======== Reading text ========
COBOL actually has a lot in common with VB. It was a shitty technology when it was invented (LISP was already available, C++ was already available), it gained a lot of ground because business monkeys could JUST ABOUT understand it, and it outlived its usefulness (having bizarre features grafted onto it–viz. Object Orientation) because of mindspace/implementation quantity inertia.
So, “OOP” as we know it, is about to change again. C++, then Java, then C#, then… are solving the OOP puzzle. People have tracked down what’s so interesting in OOP, and it is the use of Interfaces that protect and make available code/programs/webservices.
You, OOP “gurus”, must grow up, when the time is right
Well, maybe english isn’t your native language since you hail from Brazil, but to claim that C++, Java, and C# are solving the OOP puzzle shows a very limited understanding of OOP. Interfaces aren’t very interesting, in the fact that almost all languages use them either implicitly, explicitly, or via things like function pointers in straight C.
Take a look at Dylan, CLOS(Lisp OO), Smalltalk, or Slate for what others are doing in the OO world. C++, Java, and C#’s saving grace are the big libraries and the tools.
I agree with his criticisms of OOP more than I disagree, however none of the languages mentioned in the paper are “true” OOP languages, they are modern languages that attempt to mimic OOP concepts, which is why learning OOP w/ say, C++ is incredibly arduous. C++ is based on C, and indeed was originally called C with classes before becoming C++. From what I know, the only “true” OOP language used in large scale outside of acedamia is Smalltalk (and its derivatives) wherein everything is indeed an object. But I digress.
======== Data section ========
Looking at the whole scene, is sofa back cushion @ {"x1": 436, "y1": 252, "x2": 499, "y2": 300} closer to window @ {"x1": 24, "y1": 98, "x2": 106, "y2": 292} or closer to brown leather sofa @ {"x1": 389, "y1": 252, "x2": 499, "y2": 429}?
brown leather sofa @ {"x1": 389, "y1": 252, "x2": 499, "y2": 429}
========
Stated goal –
Write out the comments on object-oriented programming above in full, word for word.

Written reply –
COBOL actually has a lot in common with VB. It was a shitty technology when it was invented (LISP was already available, C++ was already available), it gained a lot of ground because business monkeys could JUST ABOUT understand it, and it outlived its usefulness (having bizarre features grafted onto it–viz. Object Orientation) because of mindspace/implementation quantity inertia.
So, “OOP” as we know it, is about to change again. C++, then Java, then C#, then… are solving the OOP puzzle. People have tracked down what’s so interesting in OOP, and it is the use of Interfaces that protect and make available code/programs/webservices.
You, OOP “gurus”, must grow up, when the time is right
Well, maybe english isn’t your native language since you hail from Brazil, but to claim that C++, Java, and C# are solving the OOP puzzle shows a very limited understanding of OOP. Interfaces aren’t very interesting, in the fact that almost all languages use them either implicitly, explicitly, or via things like function pointers in straight C.
Take a look at Dylan, CLOS(Lisp OO), Smalltalk, or Slate for what others are doing in the OO world. C++, Java, and C#’s saving grace are the big libraries and the tools.
I agree with his criticisms of OOP more than I disagree, however none of the languages mentioned in the paper are “true” OOP languages, they are modern languages that attempt to mimic OOP concepts, which is why learning OOP w/ say, C++ is incredibly arduous. C++ is based on C, and indeed was originally called C with classes before becoming C++. From what I know, the only “true” OOP language used in large scale outside of acedamia is Smalltalk (and its derivatives) wherein everything is indeed an object. But I digress.